This is identical to my experience with my shells looking good enough to go back in.

Mine spent its first 60,000 or so miles in Japan so had Japanese oil and would have had around 90,000 mikes on UK oil. Isn’t it to do with the UK oils having something in them that was not present in the Japanese oil that reacted with the shells causing deterioration?
 
Any signs on the 24v shells Dave? I know other people have done this as a precaution and some time back, one set did show signs.

Very slight marking only, no real wear to be honest - I suspect if we'd not changed them they'd still be fine now.
 
Well, there does seem to be legend, myth, mystery and lies on this subject. The story WAS that it was all about oil and the difference between EU based spec and Asian spec oils. The calcium or magnesium (whatever) was being leached out of the white metal. From my background in metals I can tell you that this is entirely plausible if not actually the case in this instance. It goes on to say that Toyota recognised this and changed the specs of the shells and it was no longer an issue hence the 24 valvers not suffering. Some people have debunked this theory in more recent times, but it matters little. Any 12v that hasn't been changed that comes to live on my drive will have the BEBs done before anything else.

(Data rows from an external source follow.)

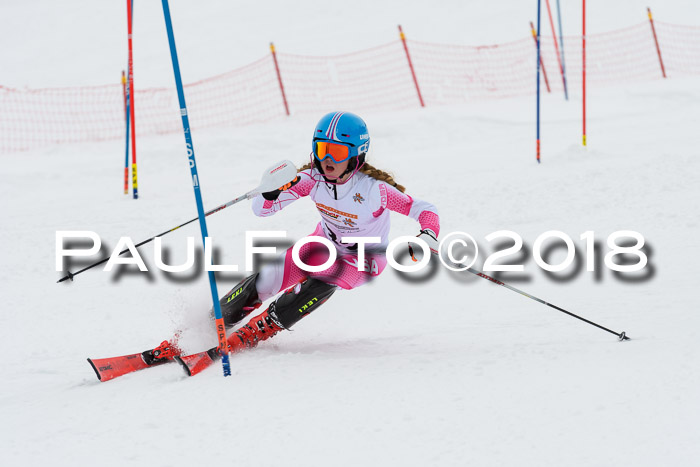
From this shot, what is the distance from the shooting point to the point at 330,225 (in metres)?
4.34

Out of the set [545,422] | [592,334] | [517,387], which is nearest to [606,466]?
[545,422]

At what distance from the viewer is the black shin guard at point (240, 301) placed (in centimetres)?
422

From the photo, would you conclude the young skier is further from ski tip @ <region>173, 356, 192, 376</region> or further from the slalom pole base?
the slalom pole base

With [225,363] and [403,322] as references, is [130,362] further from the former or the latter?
[403,322]

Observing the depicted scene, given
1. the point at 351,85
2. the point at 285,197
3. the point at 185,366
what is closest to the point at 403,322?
the point at 285,197

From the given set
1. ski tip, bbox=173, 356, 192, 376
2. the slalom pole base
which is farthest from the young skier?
the slalom pole base

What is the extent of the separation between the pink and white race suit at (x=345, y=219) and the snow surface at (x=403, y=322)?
44cm

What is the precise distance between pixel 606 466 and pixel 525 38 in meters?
15.0

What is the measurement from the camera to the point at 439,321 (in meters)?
4.75

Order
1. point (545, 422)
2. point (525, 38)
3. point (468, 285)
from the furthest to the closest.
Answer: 1. point (525, 38)
2. point (468, 285)
3. point (545, 422)

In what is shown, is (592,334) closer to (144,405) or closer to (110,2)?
(144,405)

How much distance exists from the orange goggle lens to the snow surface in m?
1.14

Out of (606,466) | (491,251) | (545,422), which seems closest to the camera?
(606,466)

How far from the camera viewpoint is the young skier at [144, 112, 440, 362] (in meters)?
3.95
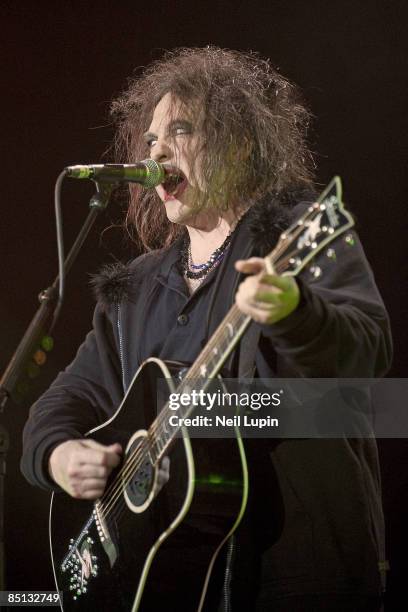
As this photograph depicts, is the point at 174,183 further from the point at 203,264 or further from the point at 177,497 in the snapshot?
the point at 177,497

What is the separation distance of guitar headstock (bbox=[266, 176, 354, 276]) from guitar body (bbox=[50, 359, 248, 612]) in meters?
0.39

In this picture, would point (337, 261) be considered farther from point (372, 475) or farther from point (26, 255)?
point (26, 255)

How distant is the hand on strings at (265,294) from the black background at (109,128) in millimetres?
1463

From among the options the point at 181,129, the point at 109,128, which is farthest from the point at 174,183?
the point at 109,128

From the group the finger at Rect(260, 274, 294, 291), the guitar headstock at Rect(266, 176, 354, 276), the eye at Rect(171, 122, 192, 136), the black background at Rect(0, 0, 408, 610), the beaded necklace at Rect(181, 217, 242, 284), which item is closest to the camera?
the finger at Rect(260, 274, 294, 291)

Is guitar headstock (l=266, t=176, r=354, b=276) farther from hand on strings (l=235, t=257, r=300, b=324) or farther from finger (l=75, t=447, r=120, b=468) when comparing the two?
finger (l=75, t=447, r=120, b=468)

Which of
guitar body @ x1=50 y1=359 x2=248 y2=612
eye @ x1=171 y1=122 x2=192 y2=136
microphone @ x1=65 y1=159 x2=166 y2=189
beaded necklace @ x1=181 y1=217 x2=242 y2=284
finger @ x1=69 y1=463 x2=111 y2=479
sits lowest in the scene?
guitar body @ x1=50 y1=359 x2=248 y2=612

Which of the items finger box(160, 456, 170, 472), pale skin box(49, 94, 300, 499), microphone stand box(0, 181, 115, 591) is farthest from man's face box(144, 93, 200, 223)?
finger box(160, 456, 170, 472)

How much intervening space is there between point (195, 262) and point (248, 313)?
0.76 m

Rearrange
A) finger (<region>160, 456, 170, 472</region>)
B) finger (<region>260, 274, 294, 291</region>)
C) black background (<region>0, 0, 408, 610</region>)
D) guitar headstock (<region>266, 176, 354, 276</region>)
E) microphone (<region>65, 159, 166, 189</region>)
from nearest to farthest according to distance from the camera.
Result: 1. finger (<region>260, 274, 294, 291</region>)
2. guitar headstock (<region>266, 176, 354, 276</region>)
3. finger (<region>160, 456, 170, 472</region>)
4. microphone (<region>65, 159, 166, 189</region>)
5. black background (<region>0, 0, 408, 610</region>)

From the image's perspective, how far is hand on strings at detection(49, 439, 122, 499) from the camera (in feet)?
5.70

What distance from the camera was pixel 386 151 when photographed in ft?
8.80

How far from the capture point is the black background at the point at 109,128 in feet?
8.78

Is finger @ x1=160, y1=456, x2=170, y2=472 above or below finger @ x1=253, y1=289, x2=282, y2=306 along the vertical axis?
below
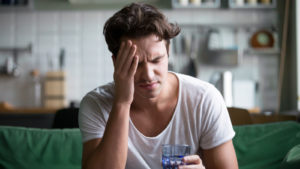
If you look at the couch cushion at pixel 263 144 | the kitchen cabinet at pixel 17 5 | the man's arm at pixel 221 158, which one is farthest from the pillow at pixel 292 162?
the kitchen cabinet at pixel 17 5

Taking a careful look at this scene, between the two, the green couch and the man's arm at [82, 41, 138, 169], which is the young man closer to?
the man's arm at [82, 41, 138, 169]

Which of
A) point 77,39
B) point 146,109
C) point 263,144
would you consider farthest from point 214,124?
point 77,39

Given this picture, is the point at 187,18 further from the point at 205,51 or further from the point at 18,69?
the point at 18,69

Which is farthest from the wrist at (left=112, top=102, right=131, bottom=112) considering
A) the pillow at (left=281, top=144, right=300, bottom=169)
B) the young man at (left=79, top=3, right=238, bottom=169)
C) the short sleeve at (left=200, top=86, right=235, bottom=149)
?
the pillow at (left=281, top=144, right=300, bottom=169)

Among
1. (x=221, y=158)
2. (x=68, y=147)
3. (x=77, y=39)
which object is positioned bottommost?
(x=68, y=147)

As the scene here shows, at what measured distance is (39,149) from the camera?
185 centimetres

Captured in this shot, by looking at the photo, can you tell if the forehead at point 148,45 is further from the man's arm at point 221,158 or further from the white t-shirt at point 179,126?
the man's arm at point 221,158

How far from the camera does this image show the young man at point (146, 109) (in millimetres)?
1366

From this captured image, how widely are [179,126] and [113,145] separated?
0.28 meters

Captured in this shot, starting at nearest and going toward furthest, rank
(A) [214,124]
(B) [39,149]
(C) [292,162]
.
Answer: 1. (C) [292,162]
2. (A) [214,124]
3. (B) [39,149]

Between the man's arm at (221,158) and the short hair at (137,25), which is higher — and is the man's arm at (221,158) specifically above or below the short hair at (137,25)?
below

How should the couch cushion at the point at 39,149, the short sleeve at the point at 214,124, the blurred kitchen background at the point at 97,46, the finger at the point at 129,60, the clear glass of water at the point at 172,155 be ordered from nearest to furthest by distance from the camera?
the clear glass of water at the point at 172,155, the finger at the point at 129,60, the short sleeve at the point at 214,124, the couch cushion at the point at 39,149, the blurred kitchen background at the point at 97,46

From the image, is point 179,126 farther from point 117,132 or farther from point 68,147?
point 68,147

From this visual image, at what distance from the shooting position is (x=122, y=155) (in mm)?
1388
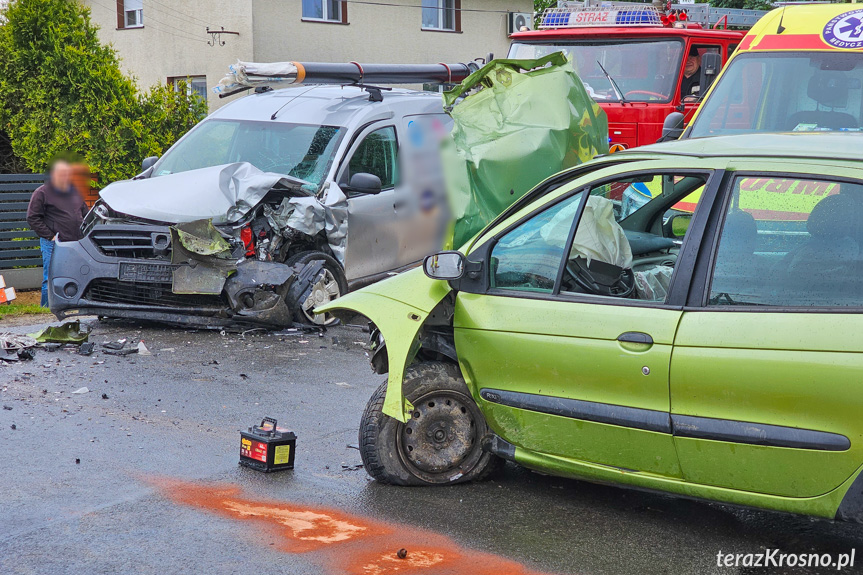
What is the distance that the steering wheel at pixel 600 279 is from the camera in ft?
15.1

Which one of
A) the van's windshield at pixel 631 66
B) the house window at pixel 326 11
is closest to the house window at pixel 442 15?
the house window at pixel 326 11

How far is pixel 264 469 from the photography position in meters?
5.36

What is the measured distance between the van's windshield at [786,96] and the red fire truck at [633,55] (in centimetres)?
319

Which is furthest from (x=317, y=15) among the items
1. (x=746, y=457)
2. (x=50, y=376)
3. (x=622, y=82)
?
(x=746, y=457)

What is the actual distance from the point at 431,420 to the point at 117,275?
4873 millimetres

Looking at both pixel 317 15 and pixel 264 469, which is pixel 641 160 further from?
pixel 317 15

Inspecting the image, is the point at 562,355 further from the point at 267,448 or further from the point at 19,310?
the point at 19,310

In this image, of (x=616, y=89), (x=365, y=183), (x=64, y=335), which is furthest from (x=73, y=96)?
(x=616, y=89)

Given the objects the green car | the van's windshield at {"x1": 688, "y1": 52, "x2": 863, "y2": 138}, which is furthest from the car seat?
the green car

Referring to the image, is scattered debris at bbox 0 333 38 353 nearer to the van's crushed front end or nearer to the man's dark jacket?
the van's crushed front end

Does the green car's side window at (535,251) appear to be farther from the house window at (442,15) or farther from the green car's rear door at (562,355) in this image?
the house window at (442,15)

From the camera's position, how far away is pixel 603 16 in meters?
12.2

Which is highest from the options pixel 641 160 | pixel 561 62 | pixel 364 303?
pixel 561 62

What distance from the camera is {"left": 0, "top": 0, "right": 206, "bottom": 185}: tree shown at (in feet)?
47.8
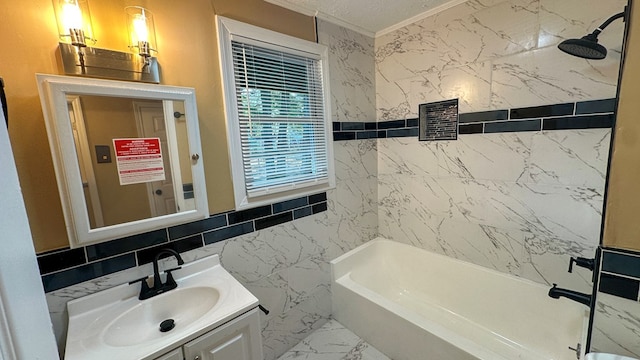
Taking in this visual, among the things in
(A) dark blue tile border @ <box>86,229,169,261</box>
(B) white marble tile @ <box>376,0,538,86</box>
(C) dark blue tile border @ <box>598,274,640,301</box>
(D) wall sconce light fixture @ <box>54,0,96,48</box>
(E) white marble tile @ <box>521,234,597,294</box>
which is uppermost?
(B) white marble tile @ <box>376,0,538,86</box>

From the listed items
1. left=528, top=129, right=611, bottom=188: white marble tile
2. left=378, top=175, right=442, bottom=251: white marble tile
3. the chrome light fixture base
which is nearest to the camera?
the chrome light fixture base

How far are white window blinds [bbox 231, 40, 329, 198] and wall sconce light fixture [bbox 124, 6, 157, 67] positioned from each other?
0.43m

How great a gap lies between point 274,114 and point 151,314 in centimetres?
128

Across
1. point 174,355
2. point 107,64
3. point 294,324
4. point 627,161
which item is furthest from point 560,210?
point 107,64

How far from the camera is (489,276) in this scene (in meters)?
1.88

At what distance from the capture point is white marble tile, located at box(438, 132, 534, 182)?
1663 mm

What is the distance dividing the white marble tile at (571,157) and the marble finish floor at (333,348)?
1629 millimetres

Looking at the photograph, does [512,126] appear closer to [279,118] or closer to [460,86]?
[460,86]

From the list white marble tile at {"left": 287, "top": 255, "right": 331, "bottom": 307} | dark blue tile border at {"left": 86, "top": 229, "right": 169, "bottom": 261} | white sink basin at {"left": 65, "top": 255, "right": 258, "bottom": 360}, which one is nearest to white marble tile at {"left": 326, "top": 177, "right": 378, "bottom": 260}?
white marble tile at {"left": 287, "top": 255, "right": 331, "bottom": 307}

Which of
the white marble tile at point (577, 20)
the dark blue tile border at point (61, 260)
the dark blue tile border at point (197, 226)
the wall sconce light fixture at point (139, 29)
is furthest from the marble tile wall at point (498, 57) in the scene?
the dark blue tile border at point (61, 260)

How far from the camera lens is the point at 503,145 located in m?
1.72

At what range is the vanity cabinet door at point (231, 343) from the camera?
1002 millimetres

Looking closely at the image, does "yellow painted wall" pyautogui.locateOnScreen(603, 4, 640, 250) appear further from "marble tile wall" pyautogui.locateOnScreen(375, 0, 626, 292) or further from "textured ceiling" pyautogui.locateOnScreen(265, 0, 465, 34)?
"textured ceiling" pyautogui.locateOnScreen(265, 0, 465, 34)

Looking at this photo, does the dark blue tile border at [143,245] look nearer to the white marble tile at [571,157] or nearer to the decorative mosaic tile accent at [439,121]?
the decorative mosaic tile accent at [439,121]
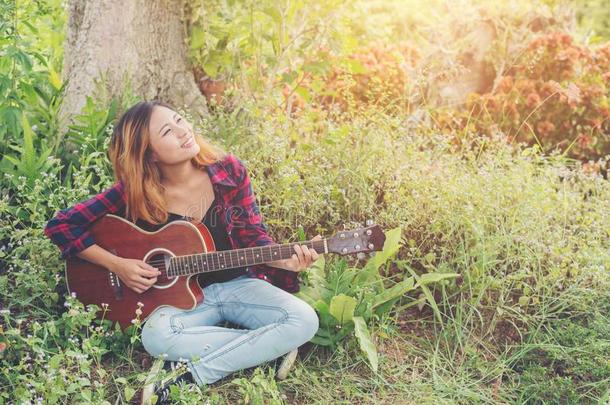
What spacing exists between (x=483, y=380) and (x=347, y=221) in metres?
1.20

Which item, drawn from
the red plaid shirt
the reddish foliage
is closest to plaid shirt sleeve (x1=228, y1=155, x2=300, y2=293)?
the red plaid shirt

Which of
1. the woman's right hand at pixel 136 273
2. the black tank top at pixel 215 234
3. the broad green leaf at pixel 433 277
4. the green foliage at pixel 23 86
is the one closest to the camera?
the woman's right hand at pixel 136 273

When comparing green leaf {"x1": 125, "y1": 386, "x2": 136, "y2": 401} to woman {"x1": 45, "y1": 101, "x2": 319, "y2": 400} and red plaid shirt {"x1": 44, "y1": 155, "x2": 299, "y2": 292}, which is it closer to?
woman {"x1": 45, "y1": 101, "x2": 319, "y2": 400}

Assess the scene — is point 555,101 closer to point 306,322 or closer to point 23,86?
point 306,322

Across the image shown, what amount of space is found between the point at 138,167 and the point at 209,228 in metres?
0.43

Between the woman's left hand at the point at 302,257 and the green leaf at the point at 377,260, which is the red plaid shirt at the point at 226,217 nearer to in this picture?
the woman's left hand at the point at 302,257

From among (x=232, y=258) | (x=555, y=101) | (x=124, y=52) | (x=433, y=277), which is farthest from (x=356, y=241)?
(x=555, y=101)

If and I say IF the story about oil spec were true, probably the worst thing you could do would be to change your oil more regularly. As the metal dissolves into the oil, the concentration goes up and leaching would presumably slow down. Fresh oil would therefore be more aggressive.

Hey, I dunno. Without some accurate oil analysis it's all supposition. But something caused it that's for sure and now it doesn't. End of. Someone did post some actual facts once IIRC.
 
mine at 150,000 miles.
cruiserbearings001.JPG
 
Obvious point (I think?) 12v suffer this, 24v don't (as much). Cant see the engine head/valve amends making any difference so it must have been a change in the manufacturing at Yota (or their suppliers). My gut feel is the oil thing is a red herring, and it was actually a manufacturing defect that MrT doesn't want to recognise/admit?